HAMMONDSVILLE -The Edison School District's extensive FFA program is more than just about "cows and plows," according to agriculture instructor and FFA adviser Chuck Cline.
Cline said the student organization, which now only goes under the title of FFA, includes everything from learning about cutting-edge agricultural techniques to public speaking, said Cline.
"It's now an agriculture science class," said Cline of the FFA. "There are many directions (a student) can go. Our program has three areas of emphasis."
GETTING READY — Students enrolled in the Edison High School’s FFA program take a minute to prepare the school’s greenhouse for spring. Those involved are, from left, Cory Plunkett, Melody Pergi, Austin Williston and Hunter Sweat. The program is more than just “plows and cows,” according to FFA adviser Chuck Cline. -- Mark Miller
The first includes classroom instruction, and "That's where we learn about animals, plants, math, the science behind agriculture and related topics," said Cline.
He said students enrolled in the organization group into forestry teams and "learn about the life cycles of trees, forest management, ecology and other related topics."
Cline said the classroom instruction is state-of-the-art and geared toward students learning all the modern aspects of agriculture.
FFA, the actual student organization, is the second aspect of students studying the modern science of agriculture, Cline said.
"This is where we apply what we've learned in a contest," said Cline. "The contest is called a career development event."
The contests include contestants from the school enrolled in the program competing against other chapters of the FFA, both on the state and national levels, said Cline.
"Our forestry and wildlife FFA career development teams won the state competitions," Cline said. "We got to compete in forestry on the national level."

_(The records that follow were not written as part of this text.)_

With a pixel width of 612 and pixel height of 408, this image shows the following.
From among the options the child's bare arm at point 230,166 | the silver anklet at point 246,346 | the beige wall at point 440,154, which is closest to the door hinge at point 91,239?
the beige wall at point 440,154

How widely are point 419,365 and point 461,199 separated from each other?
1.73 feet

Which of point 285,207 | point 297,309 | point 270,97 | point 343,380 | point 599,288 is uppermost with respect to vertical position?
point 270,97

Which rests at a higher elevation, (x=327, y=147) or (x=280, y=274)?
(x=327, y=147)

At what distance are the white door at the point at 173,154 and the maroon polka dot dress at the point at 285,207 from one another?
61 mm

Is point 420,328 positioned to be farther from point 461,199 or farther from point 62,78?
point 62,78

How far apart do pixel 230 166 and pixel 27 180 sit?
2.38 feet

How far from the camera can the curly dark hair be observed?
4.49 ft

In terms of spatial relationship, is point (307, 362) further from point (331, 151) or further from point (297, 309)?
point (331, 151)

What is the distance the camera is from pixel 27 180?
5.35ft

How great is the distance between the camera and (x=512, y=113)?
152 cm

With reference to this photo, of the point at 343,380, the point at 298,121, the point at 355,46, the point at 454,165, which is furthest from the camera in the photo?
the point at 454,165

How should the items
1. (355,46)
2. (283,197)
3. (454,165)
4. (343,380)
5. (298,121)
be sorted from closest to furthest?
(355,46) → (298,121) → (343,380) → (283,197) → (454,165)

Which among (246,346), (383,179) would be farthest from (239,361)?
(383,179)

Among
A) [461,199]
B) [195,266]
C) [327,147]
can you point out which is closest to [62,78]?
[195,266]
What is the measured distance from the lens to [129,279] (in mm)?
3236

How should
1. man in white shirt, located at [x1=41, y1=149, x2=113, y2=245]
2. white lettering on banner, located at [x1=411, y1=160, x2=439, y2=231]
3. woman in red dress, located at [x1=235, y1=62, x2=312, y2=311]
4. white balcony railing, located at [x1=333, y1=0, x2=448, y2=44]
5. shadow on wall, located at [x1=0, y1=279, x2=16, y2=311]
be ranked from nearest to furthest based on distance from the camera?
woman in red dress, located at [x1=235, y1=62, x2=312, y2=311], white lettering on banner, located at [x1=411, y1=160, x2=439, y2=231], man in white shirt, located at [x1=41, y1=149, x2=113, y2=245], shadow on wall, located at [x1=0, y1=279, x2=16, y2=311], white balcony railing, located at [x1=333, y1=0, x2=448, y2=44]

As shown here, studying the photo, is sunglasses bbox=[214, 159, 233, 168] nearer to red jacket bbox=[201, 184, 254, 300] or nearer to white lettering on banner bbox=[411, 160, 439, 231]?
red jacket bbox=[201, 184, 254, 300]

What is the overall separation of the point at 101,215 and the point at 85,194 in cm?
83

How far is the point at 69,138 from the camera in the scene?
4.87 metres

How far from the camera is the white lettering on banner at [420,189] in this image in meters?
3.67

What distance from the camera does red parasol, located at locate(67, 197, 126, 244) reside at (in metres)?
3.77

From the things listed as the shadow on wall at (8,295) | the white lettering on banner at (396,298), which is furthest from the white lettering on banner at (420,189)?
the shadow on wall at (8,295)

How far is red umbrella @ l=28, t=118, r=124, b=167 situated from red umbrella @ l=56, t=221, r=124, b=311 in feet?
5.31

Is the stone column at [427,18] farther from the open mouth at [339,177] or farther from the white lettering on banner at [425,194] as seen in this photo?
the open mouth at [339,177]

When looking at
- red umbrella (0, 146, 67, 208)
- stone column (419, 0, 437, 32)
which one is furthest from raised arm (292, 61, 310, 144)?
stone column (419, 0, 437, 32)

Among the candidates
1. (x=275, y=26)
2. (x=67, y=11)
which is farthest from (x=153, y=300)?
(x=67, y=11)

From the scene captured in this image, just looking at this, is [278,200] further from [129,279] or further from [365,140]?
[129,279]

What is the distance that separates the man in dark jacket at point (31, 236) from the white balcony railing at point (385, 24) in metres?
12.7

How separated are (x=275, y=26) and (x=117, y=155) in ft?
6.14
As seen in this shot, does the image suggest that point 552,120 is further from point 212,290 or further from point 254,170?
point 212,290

Students study the diverse science of agriculture to see if they would be interested in majoring in any of the subjects in college, said Cline.

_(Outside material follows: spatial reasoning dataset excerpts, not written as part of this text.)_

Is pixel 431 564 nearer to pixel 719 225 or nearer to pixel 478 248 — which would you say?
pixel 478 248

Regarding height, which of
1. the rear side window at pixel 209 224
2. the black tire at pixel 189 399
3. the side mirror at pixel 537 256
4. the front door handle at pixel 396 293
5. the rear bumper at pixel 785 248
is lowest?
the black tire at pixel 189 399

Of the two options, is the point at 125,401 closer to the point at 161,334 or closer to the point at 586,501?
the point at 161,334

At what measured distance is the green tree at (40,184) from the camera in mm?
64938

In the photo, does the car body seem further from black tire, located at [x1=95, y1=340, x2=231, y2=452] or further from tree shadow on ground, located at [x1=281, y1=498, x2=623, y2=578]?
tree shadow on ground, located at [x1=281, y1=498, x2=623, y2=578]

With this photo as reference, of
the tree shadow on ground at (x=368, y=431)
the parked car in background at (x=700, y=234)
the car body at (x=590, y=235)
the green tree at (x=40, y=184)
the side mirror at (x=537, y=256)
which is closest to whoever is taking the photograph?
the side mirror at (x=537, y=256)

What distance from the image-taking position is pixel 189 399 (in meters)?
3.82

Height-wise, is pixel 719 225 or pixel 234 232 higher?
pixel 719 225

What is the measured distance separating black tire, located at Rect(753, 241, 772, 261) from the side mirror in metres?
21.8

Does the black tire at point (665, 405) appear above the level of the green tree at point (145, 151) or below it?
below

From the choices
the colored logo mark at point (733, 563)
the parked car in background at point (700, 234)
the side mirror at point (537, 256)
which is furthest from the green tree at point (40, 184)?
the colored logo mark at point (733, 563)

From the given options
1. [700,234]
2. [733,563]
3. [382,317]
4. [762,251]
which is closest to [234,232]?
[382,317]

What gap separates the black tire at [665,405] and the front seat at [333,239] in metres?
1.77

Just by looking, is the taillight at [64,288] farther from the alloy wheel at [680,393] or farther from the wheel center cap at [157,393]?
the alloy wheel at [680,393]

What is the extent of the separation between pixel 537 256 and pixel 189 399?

"That shows them there are careers and jobs out there (in agriculture)," he said. "There are also other areas of career development that we do."
Cline also said students enrolled in the FFA program also learn skills needed in the workplace, such as leadership, job interview skills, public speaking, agronomy and livestock competitions, sales presentations and even parliamentary procedures under Robert's Rules of Order.
"It's not just about farming," he added.
The third area of study in the program includes supervised agricultural experience, and "These are project-based," Cline continued.
This aspect of career development includes students job shadowing or working for someone, he said.
"The No. 1 industry in Ohio is agriculture," said Cline, adding the high-tech agriculture jobs are out there for those with the proper education. "(This program) get students to begin planning for a career. It also encourages students to know the business side - not just classroom experience."
The school even has a greenhouse, where students enrolled in the program can learn directly how plants grow, Cline added.
"We've built a greenhouse as a learning lab," he said, adding students save the plants they've grown, take them home and then do the economics on how their plants would do in the marketplace.
"We also do a lot of charity work," continued Cline, adding the school's FFA program raises funds through an annual tractor show, with the proceeds being donated to a worthy cause. "I'm not the one in charge (of the event). I'm just the adviser."